— START —

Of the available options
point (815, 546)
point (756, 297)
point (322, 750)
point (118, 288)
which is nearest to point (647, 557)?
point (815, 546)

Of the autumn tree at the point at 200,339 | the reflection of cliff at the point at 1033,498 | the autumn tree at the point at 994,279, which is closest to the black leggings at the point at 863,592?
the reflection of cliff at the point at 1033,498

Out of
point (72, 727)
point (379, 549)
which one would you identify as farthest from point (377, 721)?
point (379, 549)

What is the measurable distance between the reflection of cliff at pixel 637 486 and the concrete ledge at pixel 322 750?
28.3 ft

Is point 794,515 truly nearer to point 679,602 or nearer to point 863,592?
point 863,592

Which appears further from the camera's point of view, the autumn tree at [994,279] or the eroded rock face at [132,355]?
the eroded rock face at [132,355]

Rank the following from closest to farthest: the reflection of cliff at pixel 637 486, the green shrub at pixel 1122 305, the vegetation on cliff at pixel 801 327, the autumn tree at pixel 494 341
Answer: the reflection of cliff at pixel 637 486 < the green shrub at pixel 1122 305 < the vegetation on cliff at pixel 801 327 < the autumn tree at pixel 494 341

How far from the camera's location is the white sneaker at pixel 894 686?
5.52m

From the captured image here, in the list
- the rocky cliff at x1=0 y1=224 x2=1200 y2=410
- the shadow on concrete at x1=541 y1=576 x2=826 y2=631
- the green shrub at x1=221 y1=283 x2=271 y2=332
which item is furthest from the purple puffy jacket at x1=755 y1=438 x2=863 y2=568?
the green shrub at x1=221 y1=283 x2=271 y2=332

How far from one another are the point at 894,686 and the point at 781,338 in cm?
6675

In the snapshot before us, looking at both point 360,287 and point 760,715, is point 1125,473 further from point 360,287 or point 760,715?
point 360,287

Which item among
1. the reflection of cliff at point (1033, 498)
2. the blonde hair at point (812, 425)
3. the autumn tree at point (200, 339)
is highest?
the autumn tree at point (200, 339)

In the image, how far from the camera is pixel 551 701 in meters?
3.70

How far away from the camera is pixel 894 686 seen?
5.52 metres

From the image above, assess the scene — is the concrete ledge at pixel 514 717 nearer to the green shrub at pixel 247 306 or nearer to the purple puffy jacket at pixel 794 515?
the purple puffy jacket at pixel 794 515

— END —

Given exercise:
Give every line from the one containing "How far from one" through the last line of the entries, inclusive, as a JSON list of strings with one string per line, leaving out blank lines.

Complete output:
[
  "How far from one another are the point at 894,686 and the point at 781,338 in cm?",
  "6675",
  "In the snapshot before us, looking at both point 360,287 and point 760,715, is point 1125,473 further from point 360,287 or point 760,715?",
  "point 360,287",
  "Which item among",
  "1. the reflection of cliff at point (1033, 498)",
  "2. the blonde hair at point (812, 425)",
  "3. the autumn tree at point (200, 339)",
  "is highest?",
  "the autumn tree at point (200, 339)",
  "In the image, how far from the camera is pixel 551 701 in meters?",
  "3.70",
  "How far away from the camera is pixel 894 686 seen?",
  "5.52 metres",
  "From the image above, assess the scene — is the concrete ledge at pixel 514 717 nearer to the green shrub at pixel 247 306 or nearer to the purple puffy jacket at pixel 794 515?",
  "the purple puffy jacket at pixel 794 515"
]